» Dataset entries
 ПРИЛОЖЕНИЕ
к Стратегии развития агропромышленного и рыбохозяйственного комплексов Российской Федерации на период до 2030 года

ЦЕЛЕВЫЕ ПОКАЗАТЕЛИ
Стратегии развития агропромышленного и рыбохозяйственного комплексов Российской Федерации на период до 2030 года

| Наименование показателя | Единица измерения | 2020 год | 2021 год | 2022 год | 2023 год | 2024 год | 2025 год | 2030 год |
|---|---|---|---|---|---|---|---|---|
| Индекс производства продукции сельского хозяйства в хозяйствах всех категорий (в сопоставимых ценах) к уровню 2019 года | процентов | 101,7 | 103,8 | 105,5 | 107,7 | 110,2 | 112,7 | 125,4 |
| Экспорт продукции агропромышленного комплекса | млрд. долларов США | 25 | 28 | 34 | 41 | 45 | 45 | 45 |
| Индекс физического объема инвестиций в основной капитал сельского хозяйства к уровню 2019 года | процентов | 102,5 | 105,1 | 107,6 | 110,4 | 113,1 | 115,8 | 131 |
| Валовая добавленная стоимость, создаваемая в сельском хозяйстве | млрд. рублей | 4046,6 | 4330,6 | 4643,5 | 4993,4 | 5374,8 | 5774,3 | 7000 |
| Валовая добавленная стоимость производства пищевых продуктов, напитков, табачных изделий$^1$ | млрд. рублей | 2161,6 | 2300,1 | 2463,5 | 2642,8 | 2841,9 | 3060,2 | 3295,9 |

---

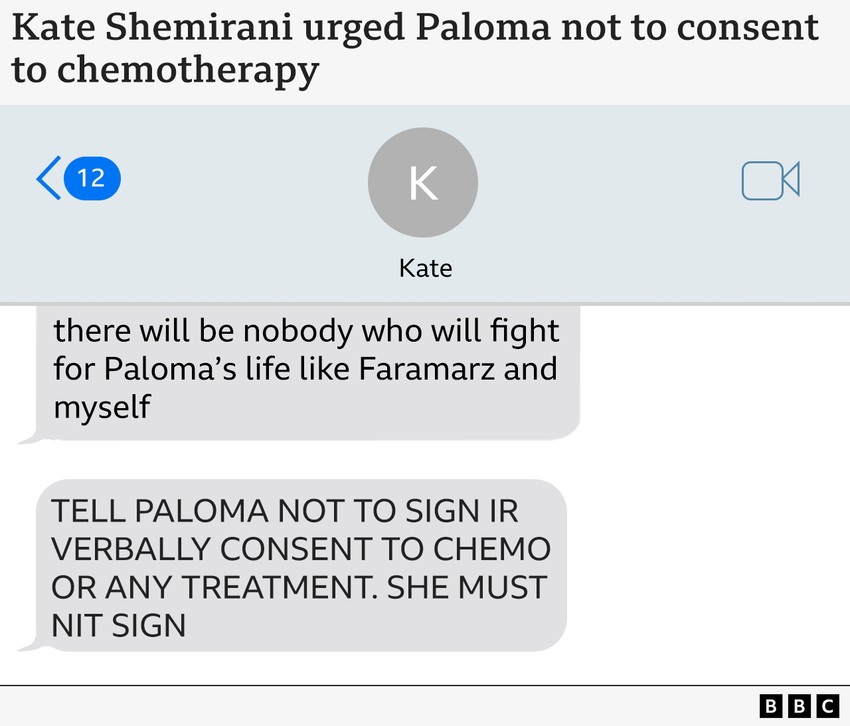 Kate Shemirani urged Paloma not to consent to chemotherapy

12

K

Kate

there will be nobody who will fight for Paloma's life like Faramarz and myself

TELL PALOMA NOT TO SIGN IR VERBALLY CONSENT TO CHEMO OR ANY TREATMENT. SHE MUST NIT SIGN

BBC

---

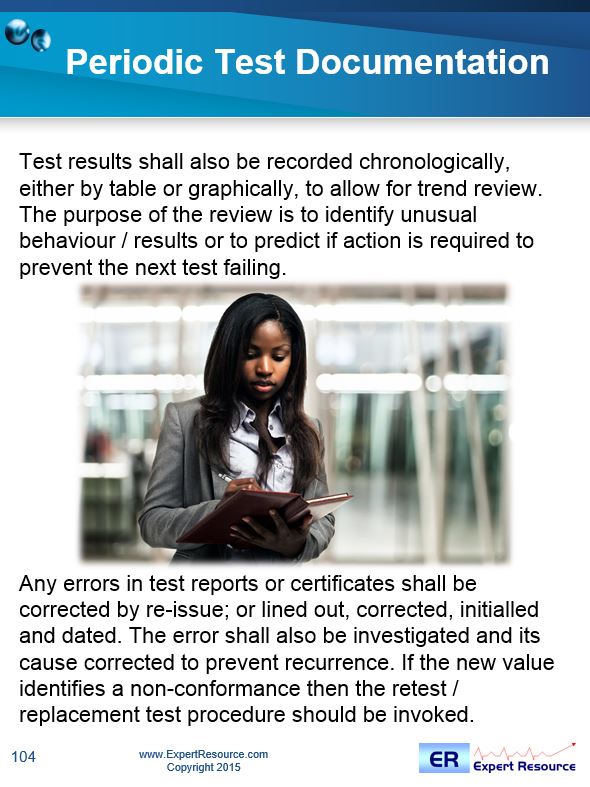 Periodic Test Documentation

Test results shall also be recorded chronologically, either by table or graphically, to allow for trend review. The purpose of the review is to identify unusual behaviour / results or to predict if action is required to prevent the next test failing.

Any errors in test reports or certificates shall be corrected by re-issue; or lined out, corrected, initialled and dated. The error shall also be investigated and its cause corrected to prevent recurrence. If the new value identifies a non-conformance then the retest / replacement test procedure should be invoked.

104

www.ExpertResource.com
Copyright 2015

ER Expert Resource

» EXERCISE OBJECTIVE
From the entries above, restate word for word the lines from the line containing "115,8 | 131 |" to the line containing "3060,2 | 3295,9 |", both ends included, and nothing more.

» RESPONSE TO THIS TASK
| Индекс физического объема инвестиций в основной капитал сельского хозяйства к уровню 2019 года | процентов | 102,5 | 105,1 | 107,6 | 110,4 | 113,1 | 115,8 | 131 |
| Валовая добавленная стоимость, создаваемая в сельском хозяйстве | млрд. рублей | 4046,6 | 4330,6 | 4643,5 | 4993,4 | 5374,8 | 5774,3 | 7000 |
| Валовая добавленная стоимость производства пищевых продуктов, напитков, табачных изделий$^1$ | млрд. рублей | 2161,6 | 2300,1 | 2463,5 | 2642,8 | 2841,9 | 3060,2 | 3295,9 |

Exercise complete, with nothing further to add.